Let us shed some light on what is OpenSSL library and how it’s used. OpenSSL is a software library for Windows and Linux operating systems that is used for the encryption of data used in different web services such as email, HTTP, FTP, etc. For that purpose a SSL certificate and RSA public and private keys are issued. The public key is given to the client when a session is established and is used to encrypt data. The private key is kept on a server and its purpose is to decrypt all the transferred data. If someone was to take hold of the RSA private key, it will allow them to decrypt communication between the client and the server. When a malicious actor is eavesdropping on that communication, having the private key will enable them to decrypt all the exchanged data, which may include user names and passwords, credit card information and other private information. Not only that but they will also be able to decrypt data encrypted with the same key collected prior to obtaining the key.

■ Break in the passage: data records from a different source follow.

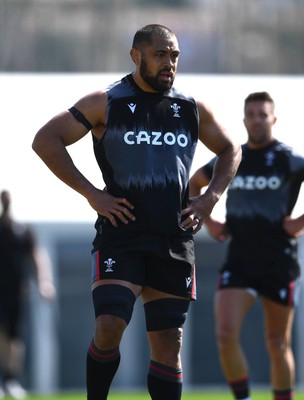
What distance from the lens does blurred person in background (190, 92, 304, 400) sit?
8711mm

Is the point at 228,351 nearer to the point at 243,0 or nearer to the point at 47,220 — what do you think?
the point at 47,220

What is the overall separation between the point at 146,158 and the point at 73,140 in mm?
422

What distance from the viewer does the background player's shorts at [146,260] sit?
259 inches

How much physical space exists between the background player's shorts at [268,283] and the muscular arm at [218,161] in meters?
1.96

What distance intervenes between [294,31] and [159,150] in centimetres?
1652

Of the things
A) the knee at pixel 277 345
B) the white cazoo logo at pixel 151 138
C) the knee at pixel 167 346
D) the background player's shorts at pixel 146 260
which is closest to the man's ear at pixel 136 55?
the white cazoo logo at pixel 151 138

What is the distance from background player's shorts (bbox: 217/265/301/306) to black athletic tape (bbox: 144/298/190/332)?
7.17ft

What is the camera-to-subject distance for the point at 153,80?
665cm

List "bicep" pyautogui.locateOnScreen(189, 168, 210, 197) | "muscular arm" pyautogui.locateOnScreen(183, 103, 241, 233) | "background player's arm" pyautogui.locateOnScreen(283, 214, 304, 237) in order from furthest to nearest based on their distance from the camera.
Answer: "bicep" pyautogui.locateOnScreen(189, 168, 210, 197) → "background player's arm" pyautogui.locateOnScreen(283, 214, 304, 237) → "muscular arm" pyautogui.locateOnScreen(183, 103, 241, 233)

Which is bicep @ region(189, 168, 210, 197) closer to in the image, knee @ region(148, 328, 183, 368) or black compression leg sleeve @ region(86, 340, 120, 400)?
knee @ region(148, 328, 183, 368)

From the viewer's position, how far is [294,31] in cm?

The Heartbleed allows you to do just that. It exploits a vulnerability in the OpenSSL’s implementation of the TLS/DTLS extension (RFC6520). The effect is that when abused it leads to the leak of chunks of memory containing data transferred between the client and the server. The pieces of memory are 64k in size which is not much, but there is no limit to the number of times the memory can be accessed. The bug is abused by sending a malformed heartbeat request to the server in order to cause an unverified response. Exploiting the Heartbleed bug can lead to exposure of user information when enough 64k pieces of memory are accessed. One of the worst case scenarios will be the retrieval of the RSA private key itself, which in turn can lead to the aforementioned decryption of all communication between the client and the server. The versions of the cryptographic library that are vulnerable to the Heartbleed bug are OpenSSL 1.01 through 1.01f and OpenSSL 1.0.2-beta. There has been a release of the OpenSSL 1.0.1g library which is intended to fix the bug.

We would like to inform you that there is absolutely no reason for concern as we at Vistnet use a version of the OpenSSL library which is in no way vulnerable to, or affected by the Heartbleed bug. All the user information and SSL certificates and private keys are safely kept on Vistnet’s servers and are secured from all data breaches, whatever they may be.

The Heartbleed bug has been around for a while and it leaves no traces when exploited. This is why it is unknown how much data has been accessed on vulnerable servers. All service providers using a version of the OpenSSL library susceptible to the exploit are strongly advised to reissue the SSL certificates and key pairs used for their secure communication and advise all of their users to change their passwords. An even better practice would be to force a password change for all users on next login, where this is possible. There is no need whatsoever for Vistnet’s users to change their passwords, because as we mentioned, Vistnet uses a version of the OpenSSL library that is not vulnerable to the Heartbleed bug.